Thursday, August 8, 2019

PSMA PET finds more cancer than Axumin

A PSMA PET scan (Ga-68-PSMA-11) detected more sites of cancer than an Axumin PET scan in the same recurrent patients. This prospective clinical trial was  conducted among 50 men at UCLA in 2018. All men had post-prostatectomy PSA from 0.2- 2.0 ng/ml.  The Calais et al. findings are summarized in the following table:




Ga-68-PSMA-11
Axumin
Detected - % of patients
56%
26%
Prostate bed
14%
18%
Pelvic lymph nodes
38%
8%
Extra-pelvic lesions
16%
0%

The two scans performed equally well at detecting recurrence in the prostate bed, but the PSMA PET scan was able to detect more cancerous pelvic lymph nodes and non-regional metastases. The surprising result is that more recurrences are attributable to pelvic lymph nodes (stage N1) or to extra-pelvic metastases (stage M) than to cancer in the prostate bed. If this is true of all recurrent men, it indicates that salvage whole pelvic radiation is usually preferred over salvage prostate bed radiation. We saw (see this link) that salvage whole pelvic radiation improved progression-free survival compared to salvage prostate bed-only radiation. But in that SPPORT trial, the authors noted that the improvement did not hold up at low PSAs. Even the best PSMA PET/MRI has a tumor size detection limit of about 4 mm. If cancer in the pelvic lymph nodes is still curable, it may be necessary to treat cancer while it is still undetectable.

The detection rate by PSA was as follows, but is based on small numbers of patients in each PSA group. The differences in the detection rates are statistically significant for PSAs over 0.5:


PSA (ng/ml)
Ga-68-PSMA-11
Axumin
0.2-0.5 (n=26)
46%
27%
0.51-1.00 (n=18)
67%
28%
1.01-2.00 (n=6)
67%
17%


The other PSMA-based PET scan, DCFPyL, has completed recruiting.
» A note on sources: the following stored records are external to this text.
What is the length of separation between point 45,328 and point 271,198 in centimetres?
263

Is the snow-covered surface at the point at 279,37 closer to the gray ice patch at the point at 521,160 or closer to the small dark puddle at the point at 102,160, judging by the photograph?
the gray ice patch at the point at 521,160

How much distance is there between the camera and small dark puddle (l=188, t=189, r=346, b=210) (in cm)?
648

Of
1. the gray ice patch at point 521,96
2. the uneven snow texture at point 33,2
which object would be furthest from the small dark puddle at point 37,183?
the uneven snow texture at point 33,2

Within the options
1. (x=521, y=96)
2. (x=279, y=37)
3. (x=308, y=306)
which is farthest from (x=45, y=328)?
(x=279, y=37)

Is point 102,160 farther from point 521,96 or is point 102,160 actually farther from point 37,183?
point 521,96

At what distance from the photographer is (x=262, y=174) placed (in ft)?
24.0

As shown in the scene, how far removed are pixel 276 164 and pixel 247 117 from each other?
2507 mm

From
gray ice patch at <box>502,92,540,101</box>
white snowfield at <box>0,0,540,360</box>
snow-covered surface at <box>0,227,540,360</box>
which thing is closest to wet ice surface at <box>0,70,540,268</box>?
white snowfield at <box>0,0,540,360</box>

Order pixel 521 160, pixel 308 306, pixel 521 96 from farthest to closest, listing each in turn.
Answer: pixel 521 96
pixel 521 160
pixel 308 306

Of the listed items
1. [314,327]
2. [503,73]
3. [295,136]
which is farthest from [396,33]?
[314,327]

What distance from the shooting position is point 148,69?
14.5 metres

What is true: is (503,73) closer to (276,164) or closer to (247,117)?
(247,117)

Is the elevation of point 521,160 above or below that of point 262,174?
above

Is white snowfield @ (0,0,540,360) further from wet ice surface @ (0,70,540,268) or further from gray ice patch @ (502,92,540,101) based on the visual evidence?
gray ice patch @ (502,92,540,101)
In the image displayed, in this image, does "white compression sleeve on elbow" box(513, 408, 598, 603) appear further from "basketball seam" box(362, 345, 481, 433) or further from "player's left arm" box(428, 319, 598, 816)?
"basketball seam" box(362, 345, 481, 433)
(update 12/19/20) In a meta-analysis - in different patients - the detection rates were as follows:

PSA (ng/ml)
Ga-68-PSMA-11
n = 3,217 in 38 studies
Axumin
n = 482 in 6 studies
0.2-0.5 
45%
37%
0.51-1.00
59%
48%
1.01-2.00
80%
62%

The difference for PSAs from 1-2 ng/ml is statistically significant.

FDA has approved the Ga-68-PSMA PET/CT at UCLA and UCSF.